Let us look at our actual case of 14 errors, all favorable: that data is 16,384 times more likely to happen when the popularizer (not our hypothetical Phil, but the real “science popularizer” channel with the Hyperloop video) is being deceptive than by accident.
That 16,348 sounds like a lot.5
What about the reverse case, the red area in the table?
Can someone really be this incompetent?!
Well, the general answer to that question is yes.
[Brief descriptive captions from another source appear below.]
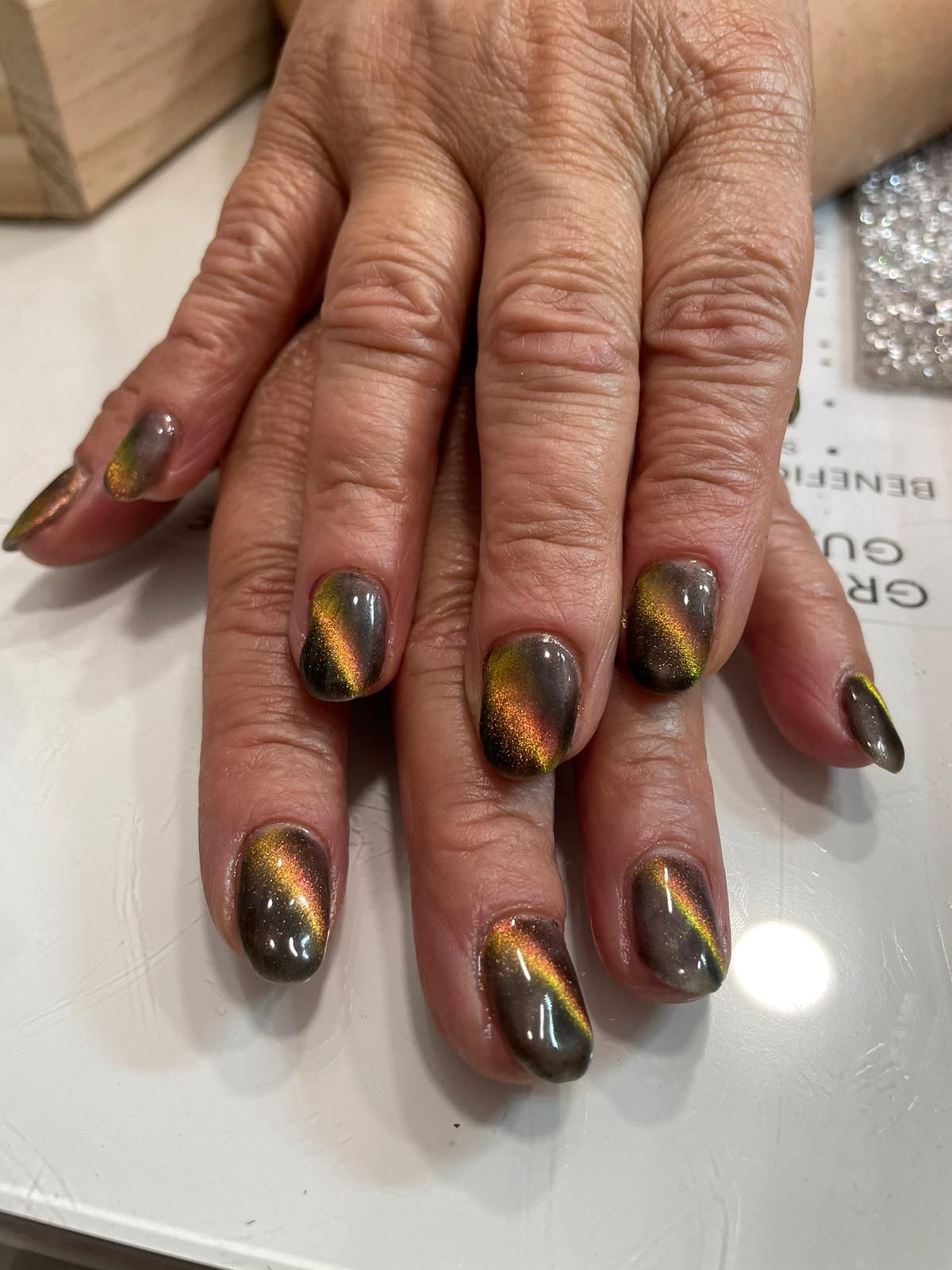 Un primer plano de las uñas de una mujer con un diseño de ojo de gato.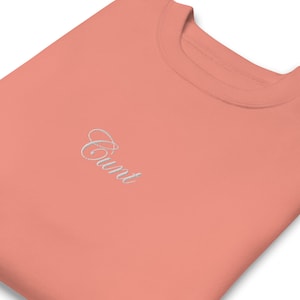 Könnte beinhalten: Ein korallenfarbener Pullover mit dem Wort "Count" in weiß auf der Vorderseite gestickt.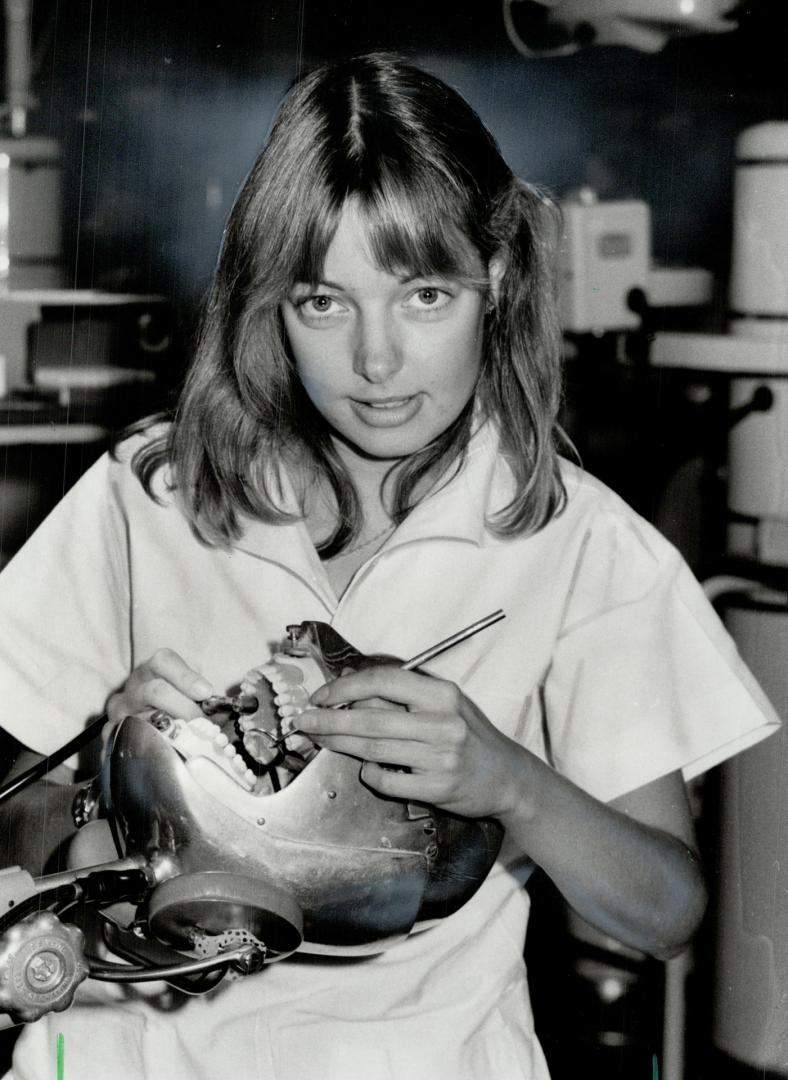 Toothsome task. Second-year Skull-diggery dentistry student Barbara Carruthers works on a phantom head at the University of Toronto's main clinic, which held open house yesterday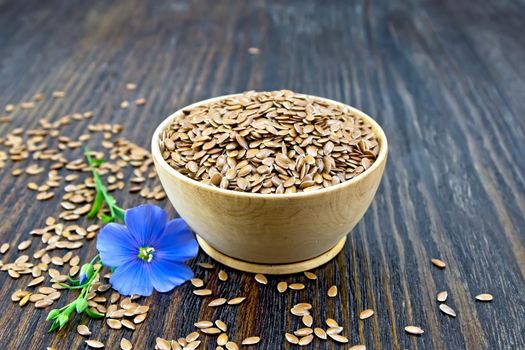 Seeds of linen brown in a bowl, blue flax flower on a wooden plank background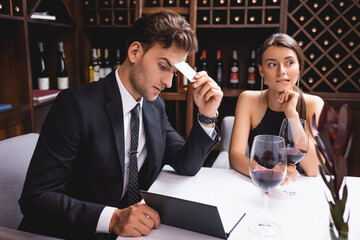 Selective focus of pensive man in suit holding credit card while looking at menu near glasses of wine and girlfriend in restaurant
Whenever we think “no one could possibly be that stupid,” the universe responds with “challenge accepted!”
And wins.
But sometimes we should consider the possibility that what appears to the the most complete incompetence might actually be a form of false flag: enemy action disguised as ineffectual support for a side.6
Say there’s an established technology C to provide essencial good E and investor Tom has a lot of money riding on alternative technology W, which for technical reasons isn't competitive with C. But C has some negative externalities and E is highly regulated, so there’s room for influencing the outcome via politics. (Random names, not intended to represent actual people.)
If Alex is a supporter of technology C but has no technical training, it’s in Tom’s best interest to fund Alex (possibly via a cutout) so that Alex becomes the go-to expert putatively representing the pro-technology C side, because when facing real experts in the field of E who are on the pro-technology W side, Alex will be defeated easily, creating the general impression that technology C is supported by incompetents and technology W is supported by those who know what they're talking about. In other words, Alex’s incompetence works in favor of technology W.
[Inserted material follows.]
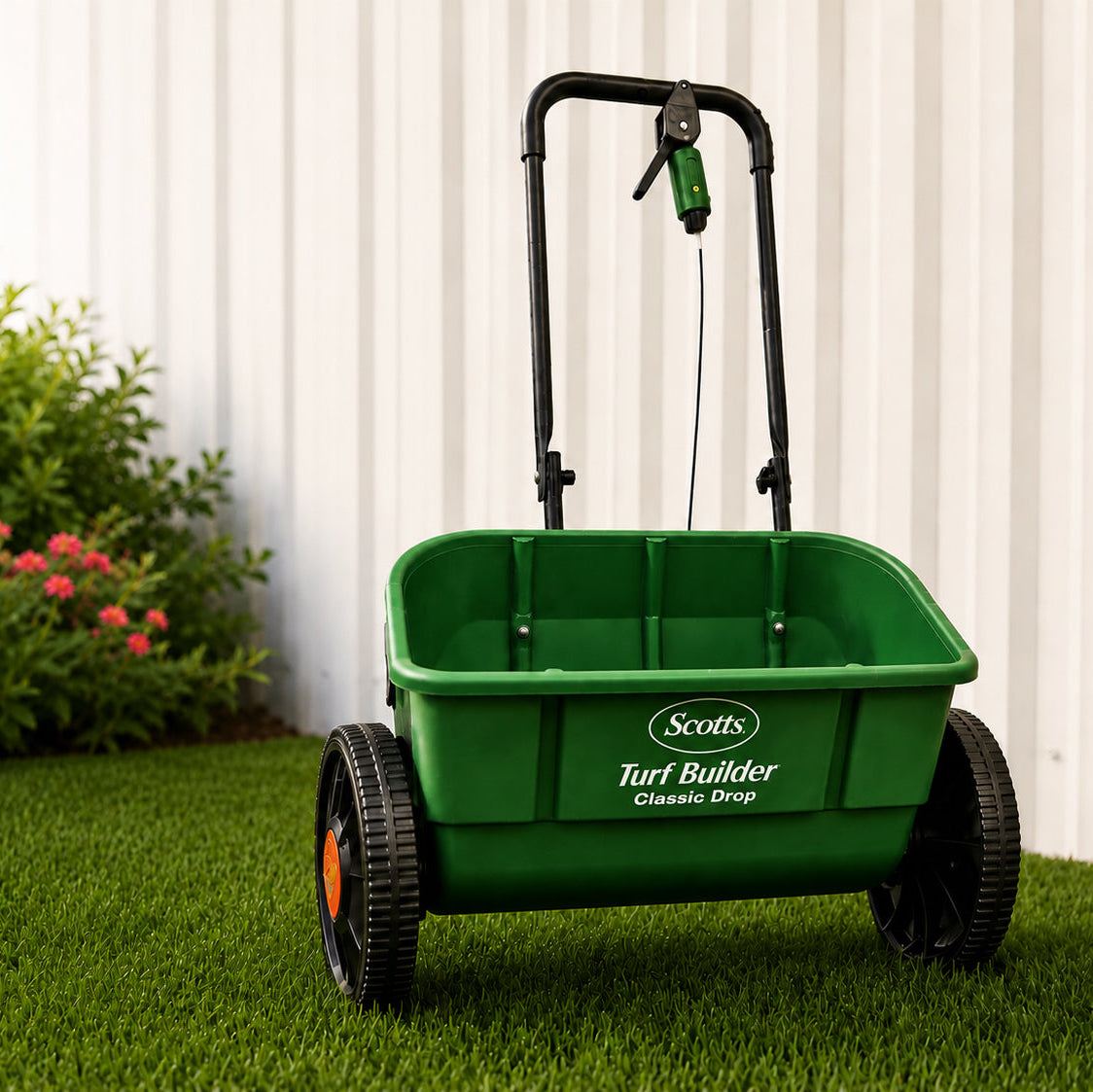 Green lawn spreader on grass with a white fence and plants in the background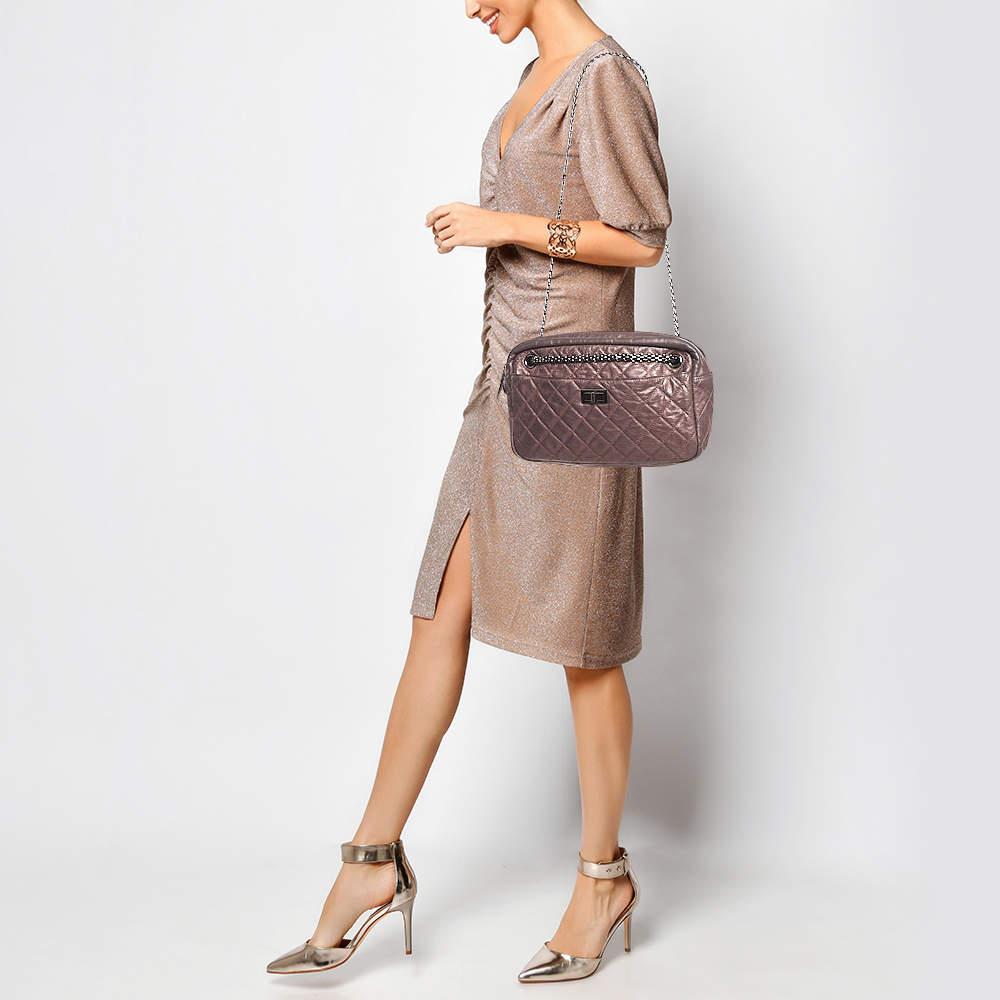 Chanel bags are iconic and noteworthy in the history of fashion. Hence this Reissue 2.55 camera bag is a buy that is worth every bit of your splurge. Exquisitely crafted from metallic leather it bears their signature quilt pattern and the iconic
There's also the case when someone like Alex isn’t really on the pro-technology C side, they just pretend to be so that they can undermine that technology from inside. In PR (and espionage and special operations) this is called a false flag operation.
Our likelihood ratio analysis can be used to separate these two cases (incompetence versus false flag), essentially the mirror image of the reasoning we used above: the red area in the table shows cases when it’s more likely that the non-favorable errors (which are the majority in that area) are deliberate than accidental (again using the arbitrary LR = 20 threshold).
Something to ponder when we see people touted as experts undermining their own side by making error after error on media (social or mass).
In the figure the popularizer is the one with withheld identity; the busybody correcting the tweets isn’t popular.
The errors were identified by another YouTube channel, who in a video addressing them made a mistake in their response to one of the errors. (The error was still there, but the response misinterpreted a technical formula that they used to address it.) As a result, the original YouTuber made several videos attacking that one error, filled with personal attacks on the authors, including giving out personal information gleaned from one of those authors’ PhD thesis.
On a side note, none of the criticisms of the Hyperloop concept in the “science popularizer” video had any validity, mostly because they presented what are trivial engineering problems as if they were unsurmountable obstacles. There are valid criticisms of Hyperloop, mostly based on the economics of such a dedicated-infrastructure-intensive project, but those were not the errors being addressed.
Imagine that Phil is comparing two designs for a space launch system, both to be based in Cape Canaveral, but places Cape Canaveral in Michigan. That would be an error that is neutral with respect to the comparison of the flight systems, but shows geographic incompetence and illustrates how a neutral error can undermine one’s argument (how can we trust someone talking about space launch who doesn’t know where the most famous space launch base is?).
It’s arbitrary, but for frequentists that have a p-value fetish, it’s roughly equivalent to a “p<0.05” or “95% statistical significance.” The difference between LR and either of those two statements is that a likelihood ratio actually means something.
Note also that LR = 20 does not mean that the probability that Phil is being deceptive is twenty-fold that of Phil being merely incompetent. For that we’d need prior probabilities, since what we have in the table above is
Pr(data|deceptive)/Pr(data|incompetent),
not — what the statement after the boldface “not” above translates to —
Pr(deceptive|data)/Pr(incompetent|data).
Shameless self-promotion: People interested in learning more about the meaning of statistical testing (inasmuch as there’s any) and Bayesian reasoning (of which there’s a lot), can find more in my book, which has two interludes, one about how statistics are weird and another about Bayesian thinking. Get your free sample (which alas doesn't include either of the interludes) here:
DATA to INFORMATION to DECISION and ten things people get wrong about numbers, data, and models
(The book is free with Kindle Unlimited.)
We could make an argument here that being caught making so many errors would put “science popularizer” in the false-flag category. But the issue is the being caught part. First, most people don't catch technical errors, especially when they feed into their biases; second, in the era of social media and algorithmic filtering, being technically right is unimportant in determining the reach and engagement of a popularizer, and the audience rarely cares; and third, “science popularizer” has shown itself to be impervious to technical arguments and to resort to base tactics, as illustrated by footnote 2 above.
In politics (and some milder versions of public relations) this is also called “Controlled Opposition,” but as anyone who’s ever hung out with management consultants will have noticed, they (well, we) love to use military or spy jargon.